Em apenas um segundo do riso fez-se as lágrimas . Sempre são assim os acontecimentos que marcam nossas vidas: inesperados, rápidos e indeléveis.
O clima estava ameno, um ambiente de galhofa. Só se faz quinze anos uma vez na vida...
Um movimento brusco, instintivo, como milhares que possa ter dado na vida.
Esquivara-se de respingos de ovos, estourados sem dó numa comemoração tipicamente adolescente, era um grupo de amigos íntimos não haveria ressentiomentos ali.
Um escorregão. A gravidade o leva ao chão; o instinto, mas uma vez e sempre ele, o leva ao meio-fio. No entanto, não recolhe as pernas. Não havia perigo iminente.
Não vira o ônibus. Como pôde não ver algo daquele tamanho se aproximando? A visão é um sentido seletivo; naquele momento estava voltado em outra direção.
Um estalo seco, um urro de dor e o mundo vira de ponta cabeça. O desespero aflora e assume o controle das palavras e das ações. Há sangue. Como isso pode ter acontecido? Pereguinta inútil que normalmente vem.
Não há culpa. Não há culpados. Há dor. Há a impotência de querer ajudar e só poder arrastar da pista para a calçada.
Haviam acabado de sair da escola. O desespero os faz voltar em busca de ajuda. Socorro é uma palavra que não usamos. Chamamos por nomes, gritamos... Socorro só escuto em filmes.
Nessa hora tivemos lucidez suficiente para fazer o que deve ser feito: nada. Não podíamos tentar interferir numa situação tão grave; pedimos socorro - ligamos para o SAMU e os bombeiros.
Este foimo início de uma indignação maior. MInha noção de tempo estava nublada pela urgência exigida pela situação, porém, sem medo de ser injusto, posso afirmar: o socorro levou nno mínimo 40 minutosa para chegar. 40 minutos de dor, gemidos, lágrimas e sangue na calçada.
A curiosidade estéril parece que faz o tempo parar. O curioso inútil arruma tempo para parar a moto, o carro, a bicicleta, interromper uma caminhada ou simplesmente sair de casa para ver; ficar parado olhando como se fosse um espetáculo imperdível. Banalidade e banalização do trágico.
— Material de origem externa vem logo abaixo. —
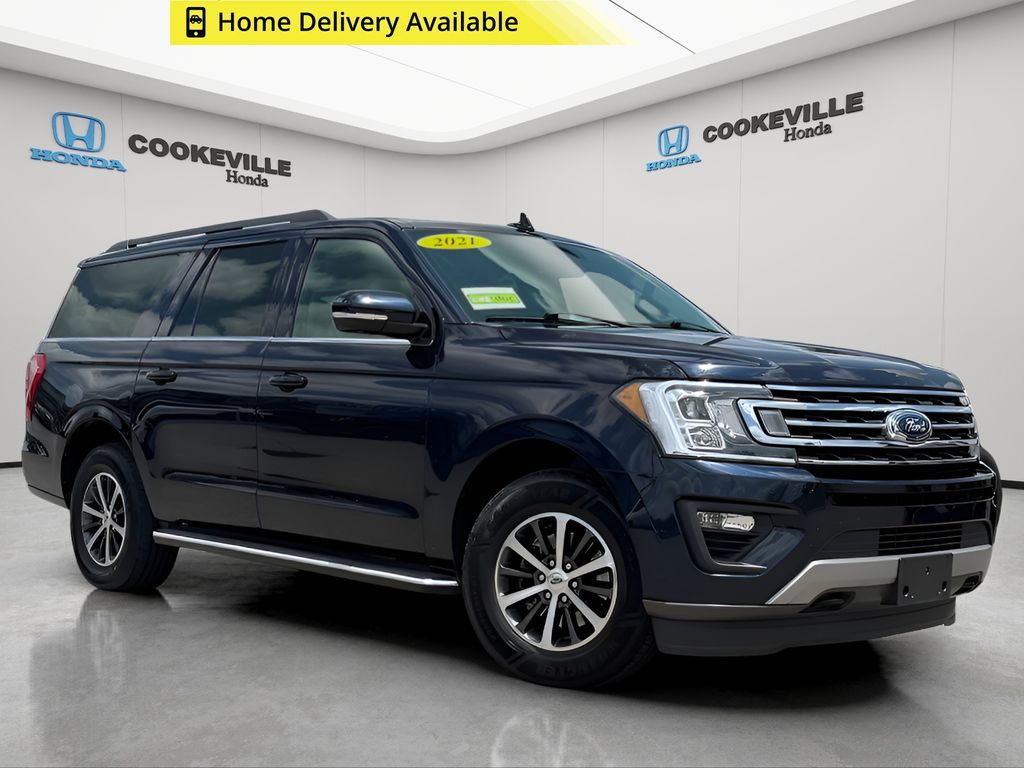  2021 Ford Expedition MAX XLT 4WD   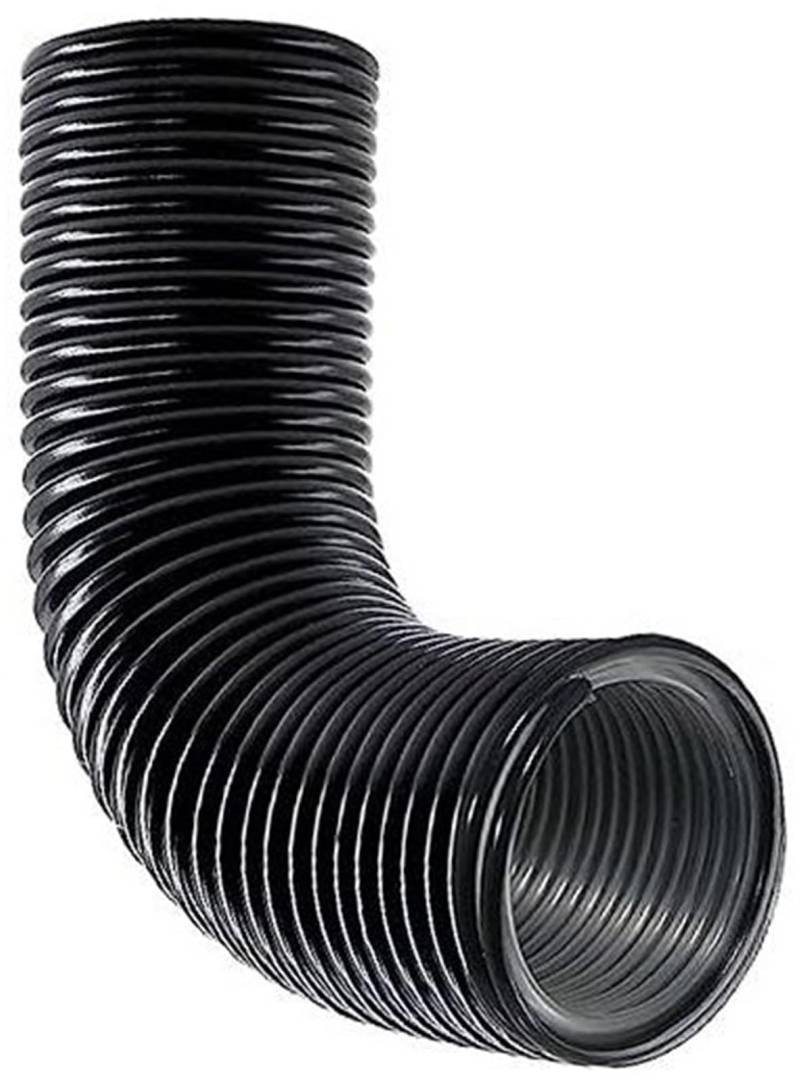 QASULER Unterer Kanalschlauch, for Shark, DuoClean NV800 NV800UK NV800UKT Staubsauger-Bodenkopf Staubsaugerschlauch-Ersatz von QASULER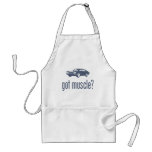 1970 Chevrolet Chevelle SS 454 Aprons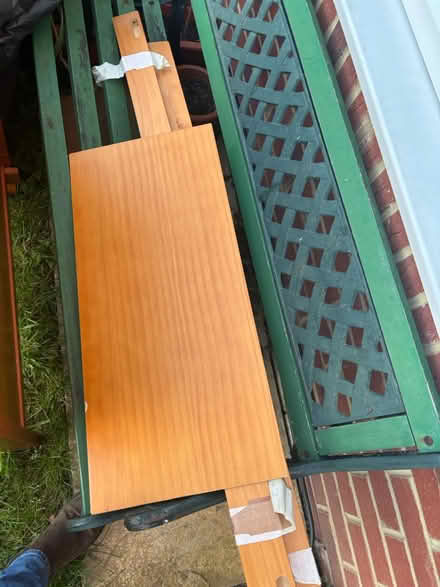 Photo of free Cot/bed (Welland WR13) #3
Como Nietzsche sofreria ao ver uma sociedade neste estágio de barbárie. Os olhos eram opacos, inertes. Perderam o senso do trágico, do horror, em algum momento da vida. Não sei, sinceramente, se posso chamar esta postura de curiosidade, é tão sem brilho; algo imanente a essa última. Aqueles olhos não reagiam. Não reagiam ante ao patético (ver pathos ou patos e patético num bom dicionário). Isso é trise...
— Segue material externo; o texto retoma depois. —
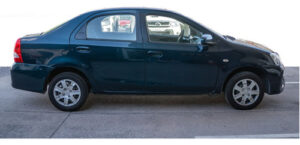 Toyota Etios Xs 1.5 6 M/t 4p - Imagen 3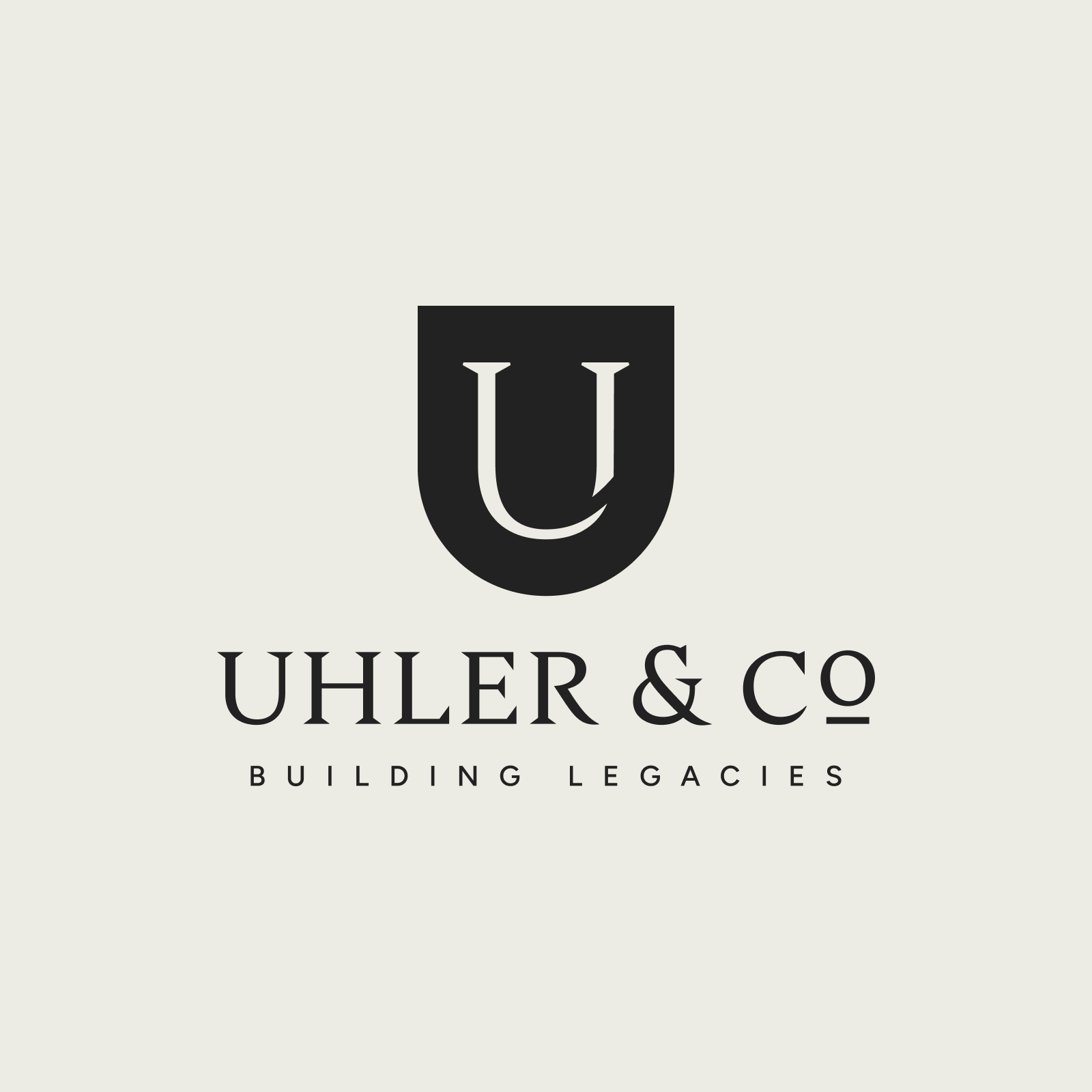 Uhler Brand Logo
A cena - a tragédia, o corpo no chão, o desespero, a dor, as lágrimas, osangue na calçada a indiferença, o descaso, a apatia, a indiferença, a impotência, a curiosidade mórbida, a indignação - poderia ser definida, filosoficamente, em alemão, por Zeitgeist, o espírito do tempo.
O espírito de um tempo em que o relativismo normalizante alcaçou o nível da vida, do cotidiano. Tudo é banal. É sempre mais um. Se não for parente, é qualquer um; nada de mais. Os corvos crocitam.
Os bombeiros chegam, é o pico da comoção. O caráter de urgência do acontecido insinua soluções mágicas, onde em fração de segundos o menino é removido e operado. Não obstante, a vidsa segue o fluxo do tempo, e para este caso alguns minutos ainda serão gastos.
A comoção assume novos tons com a chagada atrasada do SAMU. Serviço de Atendimento Móvel de Urgência, creio que seja necessária uma revisão conceitual ou uma discursão, igualmente conceitual, com os funcionários sobre o que é urgência.
As palavras soam vazias para pintar um quandro como esse, que possue cores tão fortes e o cheiro acre do sangue. É inútil, eu sei. Mas tentei. Algo devia ser dito a respeito. O silêncio leva ao esquecimento, assim como as palavras que não ecoam.
Foi apenas um segundo. E o riso verteu-se em lágrimas. Passou de um extremo a outro. No final, um retrato trágico da vida humana, atada entre um extremo e outro sobre o abismo da existência.